North Carolina Emphatically Wins NCAA Championship Game Rematch

March 3, 2023
Evan Rogers
Peyton Williams

CHAPEL HILL, N.C. — For the past four years, North Carolina and Boston College women’s lacrosse have come accustomed to competing against one another on the highest stage. 

The Tar Heels prevailed over the Eagles in last year’s national championship game, serving as revenge for Boston College’s pair of triumphs against UNC in the 2021 and 2019 national semifinal games. During the stretch that’s seen the conference foes meet countless times in the postseason, the two programs have each been led by a core figure.  

But with the departure of Jamie Ortega — North Carolina’s all-time leading scorer — and two-time Tewaaraton Award winner Charlotte North exhausting her eligibility with the Eagles last year, Friday night’s regular season contest at Dorrance Field saw a plethora of new faces thrown into greater roles.

In what turned into a lopsided affair quickly, a trio of hat tricks and a suffocating backline helped the top-ranked Tar Heels dismantle No. 4 Boston College 16-5. 

“We have players that are really high-end and elite, but they play off of each other and they’re unselfish,” said UNC head coach Jenny Levy, who picked up her 400th career win in the one-sided contest. “That’s our system. It’s never really about one player.”

With junior attacker Caitlyn Wurzburger sidelined with a boot on her right foot, several Tar Heels were tasked with filling the void left by North Carolina’s leading point-getter.

Initially, the Tar Heels looked to their star freshman, Marissa White. The second-ranked prospect worked her way left of cage before bouncing in UNC’s first goal less than one minute into the game. 

White’s early connection propelled her to the top of UNC’s goals chart on the young season. Many of the budding attackers’ teammates have credited her polished scoring ability to her maturity. 

“Obviously she’s such a skilled player, but I think ultimately, her mentality is so strong,” senior midfielder Nicole Humphrey said. “She doesn’t play like a freshman, and she doesn’t think like a freshman. The plays she makes are top-level, high-level stuff.”

Soon after, another first-year Tar Heel joined in on North Carolina’s scoring barrage. Junior midfielder Sophie Student found herself on the cusp of the crease after breaking down her defender in an isolation set. The former Virginia Tech Hokie then dribbled in UNC’s second goal before emphatically tossing her stick to the turf.
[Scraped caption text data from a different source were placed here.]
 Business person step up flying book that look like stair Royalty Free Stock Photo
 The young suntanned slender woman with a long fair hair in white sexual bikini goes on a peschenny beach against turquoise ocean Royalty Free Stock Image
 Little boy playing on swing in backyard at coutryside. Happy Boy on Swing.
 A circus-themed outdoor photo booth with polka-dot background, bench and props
For Student, playing in the storied rivalry on the field — rather than viewing from afar — gave her an extra boost.

“I loved watching these games, like the championship, for the past few years,” she said. “Finally being able to like be in the environment is just like a dream come true. Carolina lacrosse doesn’t get much better than this.” 

Student soon notched her second goal of the night late in the first period and the Tar Heels catapulted themselves to a nine-goal lead by the break. 
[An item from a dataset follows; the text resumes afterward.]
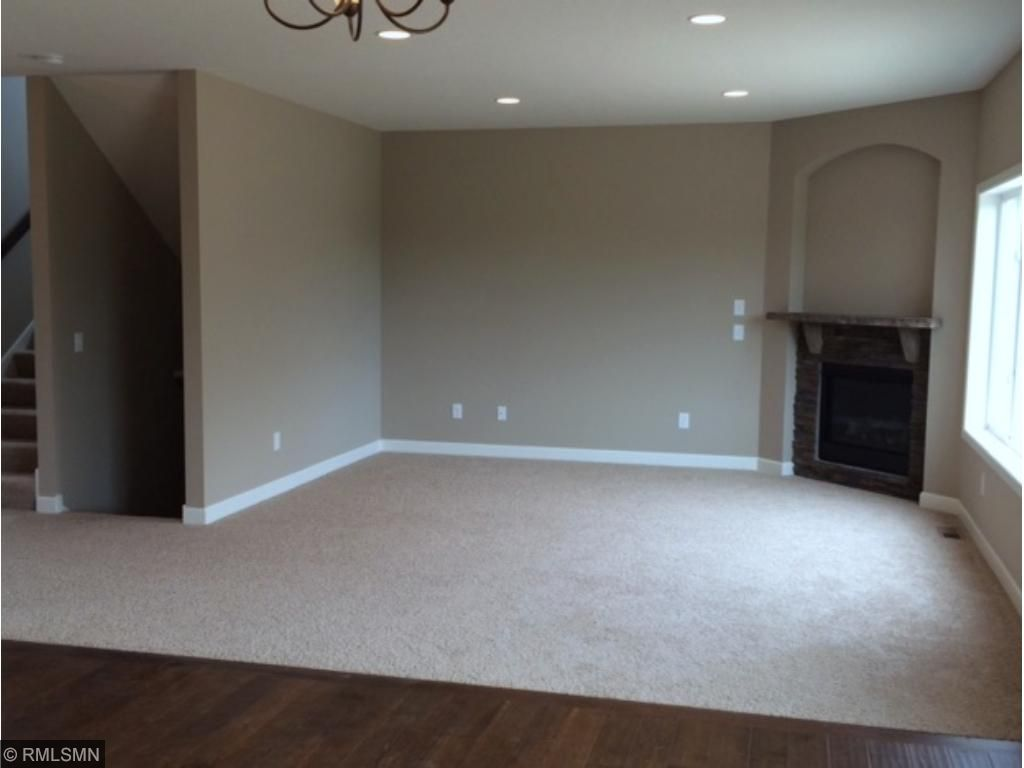 Great room with corner stone fireplace. White enamel trim throughout. 9 foot ceilings on main.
Overshadowed by UNC’s offensive explosion was the play of the Tar Heels’ defense and sophomore goalkeeper Alecia Nicholas. Entering Friday’s bout, North Carolina ranked sixth in the country in goals allowed per contest, and through three periods, the Eagles found the back of the cage just three times. 

“Defense is hard to play in our sports,” Levy said. “We talk about fundamental defense in executing your job, and it’s hard to do in lacrosse with women’s [rules]. Our guys have worked hard.”
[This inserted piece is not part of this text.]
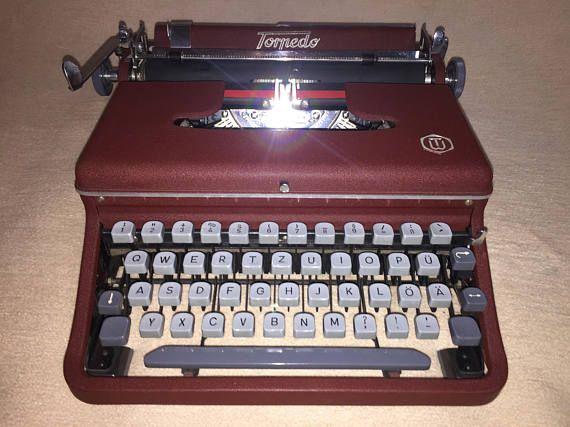 Torpedo de la máquina de escribir mecánica de cereza oscuro de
Last season, the Tar Heels and Eagles were separated by only a single goal in two of their contests. This time around, North Carolina earned a running clock by the final period.

Despite UNC’s dominant win, Levy harped that her team still has a long way to go, namely in improving on finishing assisted goal opportunities. Though North Carolina’s head coach understands each team will bring its best shot to the top-ranked team in the country, Levy knows the Tar Heels’ statement win over Boston College reinforces an important notion within her own locker room. 

“The standard will always be the standard,” Levy said. “I’m really proud of what they did tonight.”